El hombre que observaba los trenes pasar, como observa pasar la misma vida. Inmóvil pasajero que observaba otras vidas en las que parecían pasar, ocurrir, cosas, el hombre, espectador, que soñaba con otros lugares, con otras vidas, como su expresión se interrumpe, arrebolada, cuando escucha pasar el expreso de París junto a su hogar. Kees (Claude Rains), en El expreso de París (The man who watched trains go by, 1952), producción británica dirigida por Harold French, quien adapta una novela de Georges Simenon, se sorprende de que el encargado de la estación nunca se haya preguntado sobre los trenes que pasan cada día ante él, hacia dónde van, como si no se preocupara de otras vidas más allá de la pantalla, del horizonte estrecho, que constituye su vida, en esa población de Holanda, Groningen. Ambos viven inmóviles, pero uno está satisfecho con su posición y función en un engranaje de vida, mientras que el otro sueña con lo que podría ser su vida, otras posibles narrativas de vidas, las que vidas que no han sido. Kees controla los horarios de los trenes mejor que él, como quien lleva la contabilidad de los sueños no realizados, pero aún posibles. También lleva, desde hace dieciocho años, la contabilidad de la empresa en la que trabaja, dirigida por De Koster (Herbert Lom); empresa en la que tiene invertido su dinero; labor y empresa en la que ha invertido su vida.
Kees ha instituido su vida en el cumplimiento de su función, ser alguien aplicado que controla los números de la vida, apoltronado en su pequeña esquina, o pequeño compartimento, con su familia, su esposa y dos hijos, con sus rutinas y rituales, mientras observa pasar la vida que podría haber vivido, que podría quizá vivir si alguna vez habitara los puntos suspensivos que ha aparcado en su existencia. Hasta que toma consciencia de que su vida ha sido un engaño, que su subordinación no tenía sentido alguno, que cumplía una función que posibilitaba que otros sí vivieran mientras disponían de su presente, y él aplazaba o abortaba sus posibles futuros, como descubre que ha hecho De Koster. No sólo es aquel que vive un sueño, más allá, como cuando le ve en la noche despidiéndose de una hermosa mujer, Michele (Marta Torne), sino que ha llevado a la bancarrota a la empresa, y por lo tanto el dinero invertido por Kees, todo su dinero, por esos sueños, por esa mujer, por ese otro mundo más allá, París. Y su furia posibilita un accidente, y que determine un giro radical en su vida, ya que intentará suplantar la vida de aquel otro que robaba la suya, sus sueños. Kees toma por fin ese tren, en dirección a París, y se convierte en otro.

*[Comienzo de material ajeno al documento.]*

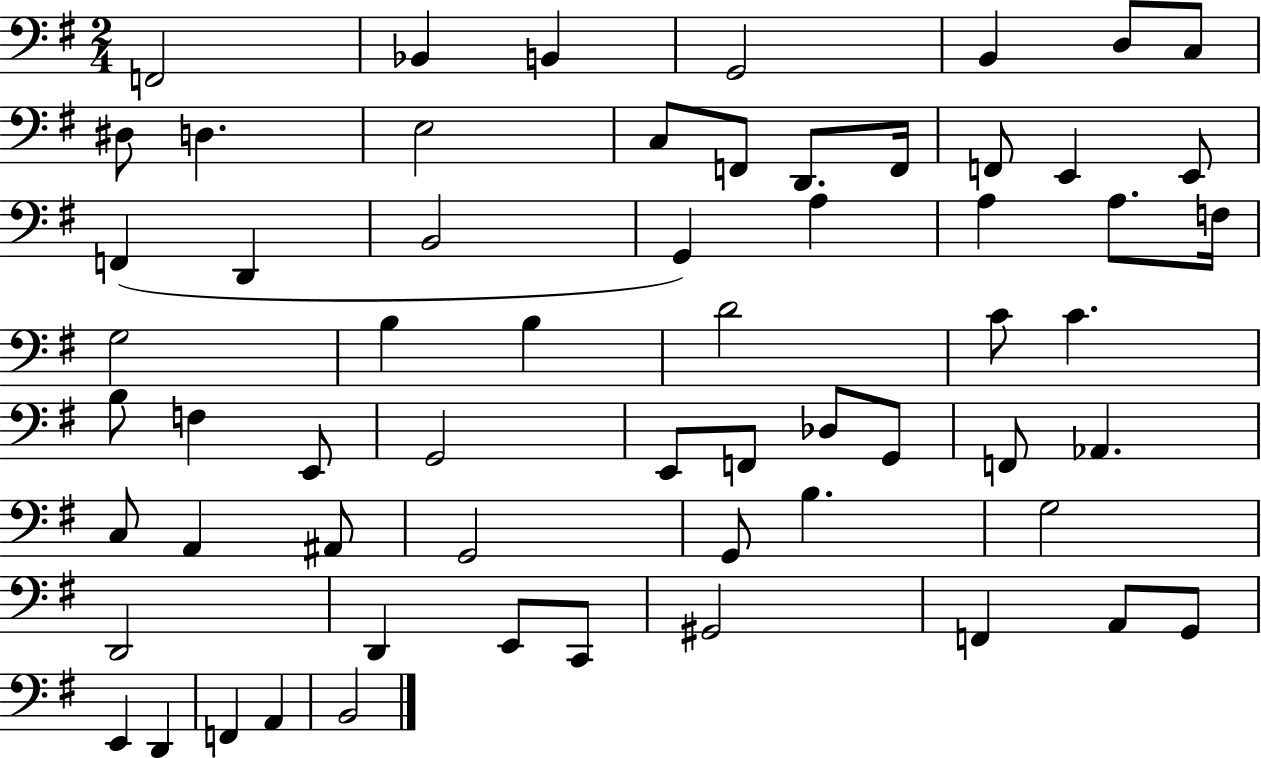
F2/h Bb2/q B2/q G2/h B2/q D3/e C3/e D#3/e D3/q. E3/h C3/e F2/e D2/e. F2/s F2/e E2/q E2/e F2/q D2/q B2/h G2/q A3/q A3/q A3/e. F3/s G3/h B3/q B3/q D4/h C4/e C4/q. B3/e F3/q E2/e G2/h E2/e F2/e Db3/e G2/e F2/e Ab2/q. C3/e A2/q A#2/e G2/h G2/e B3/q. G3/h D2/h D2/q E2/e C2/e G#2/h F2/q A2/e G2/e E2/q D2/q F2/q A2/q B2/h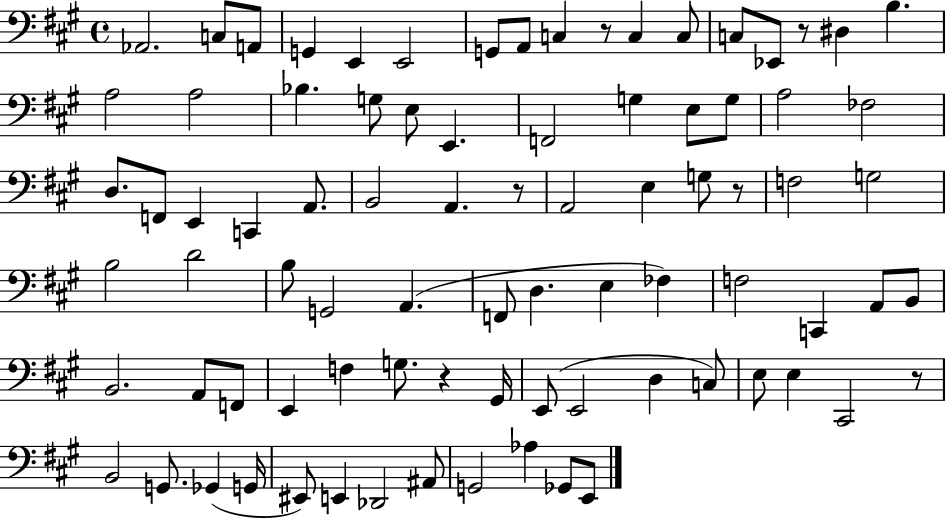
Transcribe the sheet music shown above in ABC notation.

X:1
T:Untitled
M:4/4
L:1/4
K:A
_A,,2 C,/2 A,,/2 G,, E,, E,,2 G,,/2 A,,/2 C, z/2 C, C,/2 C,/2 _E,,/2 z/2 ^D, B, A,2 A,2 _B, G,/2 E,/2 E,, F,,2 G, E,/2 G,/2 A,2 _F,2 D,/2 F,,/2 E,, C,, A,,/2 B,,2 A,, z/2 A,,2 E, G,/2 z/2 F,2 G,2 B,2 D2 B,/2 G,,2 A,, F,,/2 D, E, _F, F,2 C,, A,,/2 B,,/2 B,,2 A,,/2 F,,/2 E,, F, G,/2 z ^G,,/4 E,,/2 E,,2 D, C,/2 E,/2 E, ^C,,2 z/2 B,,2 G,,/2 _G,, G,,/4 ^E,,/2 E,, _D,,2 ^A,,/2 G,,2 _A, _G,,/2 E,,/2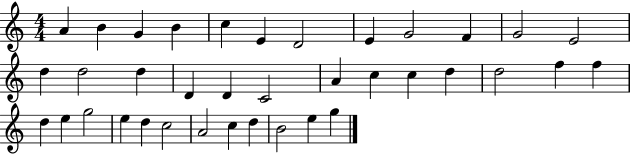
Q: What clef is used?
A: treble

French narra con eficacia y precisión, apoyado en unos excelentes intérpretes, este trayecto, que supone un viaje más que a la realización, al trastorno, a un callejón sin salida que resulta de una insalvable escisión, de no poder ser del todo otro. Intentar suplantar, vivir la vida de otro (no sólo disfrutar del dinero que hubiera disfrutado De Koster, sino incluso de la misma mujer, Michele) propicia el enajenamiento en el proceso de convertirse en otro para mantener la posibilidad de realizar sus sueño. Porque Kees aún sigue siendo vulnerable a los que quieren engañarle, aprovecharse de su ingenuidad, como es el caso de Michelle, pero también, a la vez, puede ser alguien, otro, capaz de realizar lo que no imaginaba, de ser tan expeditivo como cruzar umbrales inesperados, los que implican agredir, asesinar, a quien corporeiza la decepción de los sueños. Las secuencias oníricas en el último tramo señalizan ese proceso, esa pérdida progresiva de referencia. Más que la persecución del policía Lucas (excelente Marius Goring), entusiasta del ajedrez, templado y comprensivo, el peligro subyace en sí mismo, en las sombras que puedan brotar de la frustración al comprobar que los sueños largamente larvados, observándolos pasar en forma de tren, se materializan en unos siniestros y turbios sumideros.